Chemical composition of the circumstellar disk around AB Aurigae^⋆

¹ Observatorio Astronómico Nacional (OAN), Apdo 112, 28803 Alcalá de Henares, Madrid, Spain
e-mail: s.pacheco@oan.es; a.fuente@oan.es
² Instituto de Ciencia de Materiales de Madrid, ICMM-CSIC, C/ Sor Juana Inés de la Cruz 3, 28049 Cantoblanco, Spain
e-mail: marcelino.agundez@icmm.csic.es
³ Institut de Radioastronomie Millimétrique, 300 rue de la Piscine, 38406 Saint Martin d’Hères, France
⁴ Université de Toulouse, UPS-OMP, IRAP, 31400 Toulouse, France
⁵ CNRS, IRAP, 9 Av. colonel Roche, BP 44346, 31028 Toulouse Cedex 4, France
⁶ Institut de Planétologie et d’Astrophysique de Grenoble (IPAG) UMR 5274, Université UJF-Grenoble 1/CNRS-INSU, 38041 Grenoble, France
⁷ UMI-FCA, CNRS/INSU, UMI, 3386, France
⁸ Dept. de Astronomía, Universidad de Chile, 1058 Santiago, Chile

Received: 17 November 2014
Accepted: 6 March 2015

Abstract

Aims. Our goal is to determine the molecular composition of the circumstellar disk around AB Aurigae (hereafter, AB Aur).

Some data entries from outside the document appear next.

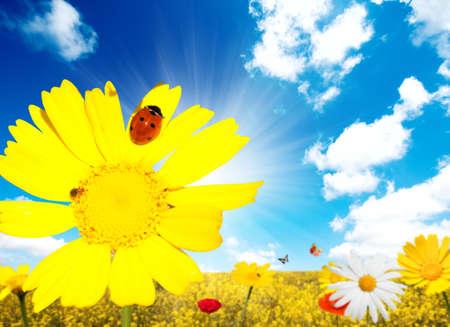 Daisy with ladybug against yellow landscape photo
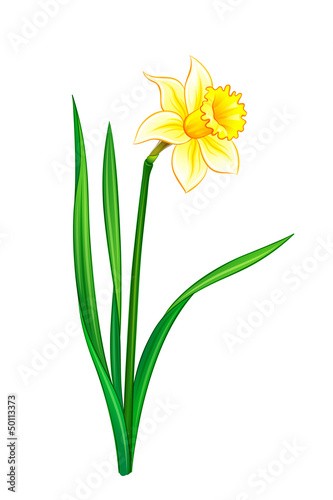 Narcissus - eps10 vector illustration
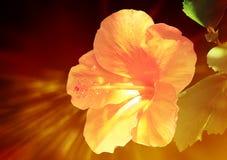 Εξωτικά hibiscus Στοκ Εικόνες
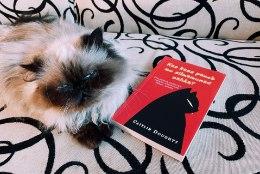 LUGEMISSOOVITUS | Morbiidne, ent humoorikas raamat, millest selgub, kas kassid ikkagi söövad surnud omanike silmamune või mitte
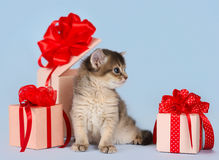Cute somali kitten sitting near a present box Stock Image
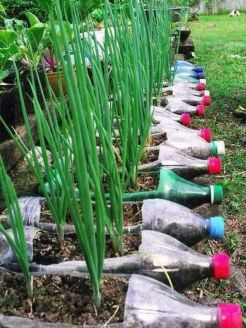 50 Ways to Reuse Plastic Bottles to Cute Planters Ideas 36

AB Aur is a prototypical Herbig Ae star and the understanding of its disk chemistry is paramount for understanding the chemical evolution of the gas in warm disks.

Methods. We used the IRAM 30-m telescope to perform a sensitive search for molecular lines in AB Aur as part of the IRAM Large program ASAI (a chemical survey of Sun-like star-forming regions). These data were complemented with interferometric observations of the HCO⁺ 1→0 and C¹⁷O 1→0 lines using the IRAM Plateau de Bure Interferometer (PdBI). Single-dish and interferometric data were used to constrain chemical models.

Results. Throughout the survey, several lines of CO and its isotopologues, HCO⁺, H₂CO, HCN, CN, and CS, were detected. In addition, we detected the SO 5₄→3₃ and 5₆→4₅ lines, confirming the previously tentative detection. Compared to other T Tauri and Herbig Ae disks, AB Aur presents low HCN 3→2/HCO⁺ 3→2 and CN 2→1/HCN 3→2 line intensity ratios, similar to other transition disks. AB Aur is the only protoplanetary disk detected in SO thus far, and its detection is consistent with interpretation of this disk being younger than those associated with T Tauri stars.

Conclusions. We modeled the line profiles using a chemical model and a radiative transfer 3D code. Our model assumes a flared disk in hydrostatic equilibrium. The best agreement with observations was obtained for a disk with a mass of 0.01 M_⊙, R_in = 110 AU, R_out = 550 AU, a surface density radial index of 1.5, and an inclination of 27^◦. The intensities and line profiles were reproduced within a factor of ∼2 for most lines. This agreement is reasonable considering the simplicity of our model that neglects any structure within the disk. However, the HCN 3→2 and CN 2→1 line intensities were predicted to be more intense by a factor of >10. We discuss several scenarios to explain this discrepancy.